Background: Whilst we know that foster care is better than institutional care for abused and neglected children, we know less about the specific qualities of foster care that are important for their development and recovery from maltreatment effects. Objective: This is the first study to investigate the effects of foster carer commitment on symptoms of Attachment Disorders (AD) and mental health problems in young children post-maltreatment. Participants & setting: 144 children, age 0–5, recently accommodated into foster care as part of an ongoing Randomised Controlled Trial. Methods: Children were assessed using the Disturbances of Attachment Interview and the Strengths and Difficulties Questionnaire, then followed up 15 months and 2.5 years thereafter. Commitment of the foster carer was measured by ‘This Is My Baby’ interview. Multiple regression was used to analyse the data. Results: Higher initial foster carer commitment, measured shortly after entry to care, was associated with a reduction in Reactive Attachment Disorder symptoms 15 months after placement, with a modest (non-significant) association persisting 2.5 years later. Initial commitment was not associated with symptoms of Disinhibited Social Engagement Disorder at any follow-up time point, nor with symptoms of mental health problems at 15 months. However, higher initial commitment was unexpectedly associated with higher mental health symptom scores at 2.5 years post-accommodation.
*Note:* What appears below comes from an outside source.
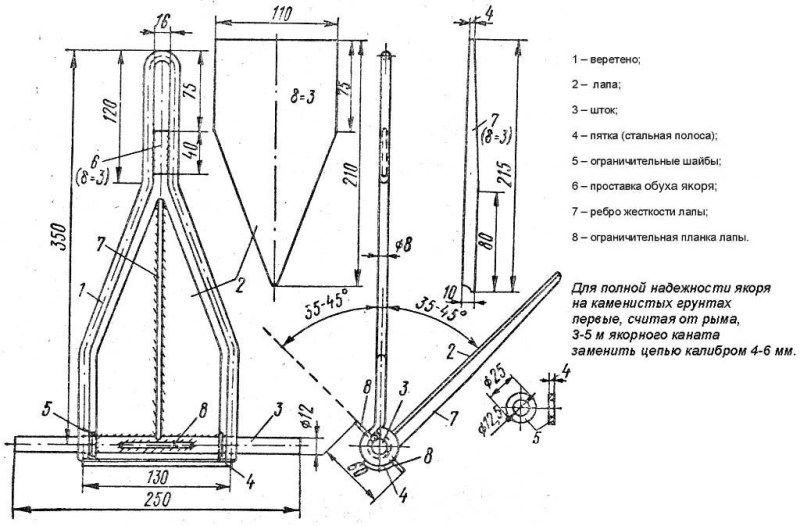 Лодка из фанеры своими руками: чертежи и изготовление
Conclusions: This study highlights the complex and non-linear development of children in committed foster care, underscoring the need to examine multiple time-points and to consider symptoms of Attachment Disorders separately from those of other mental health problems.

Item Type:Articles
Status:Published
Refereed:Yes
Glasgow Author(s) Enlighten ID:Crawford, Mrs Karen and O'Connor, Professor Rory and Turner, Ms Fiona and Minnis, Professor Helen and Macdonald, Professor Sara and Venturini, Mr Enrico
Authors: Turner, F., Venturini, E., Kainth, G., Crawford, K., O'Connor, R., Balestrieri, M., Macdonald, S., and Minnis, H.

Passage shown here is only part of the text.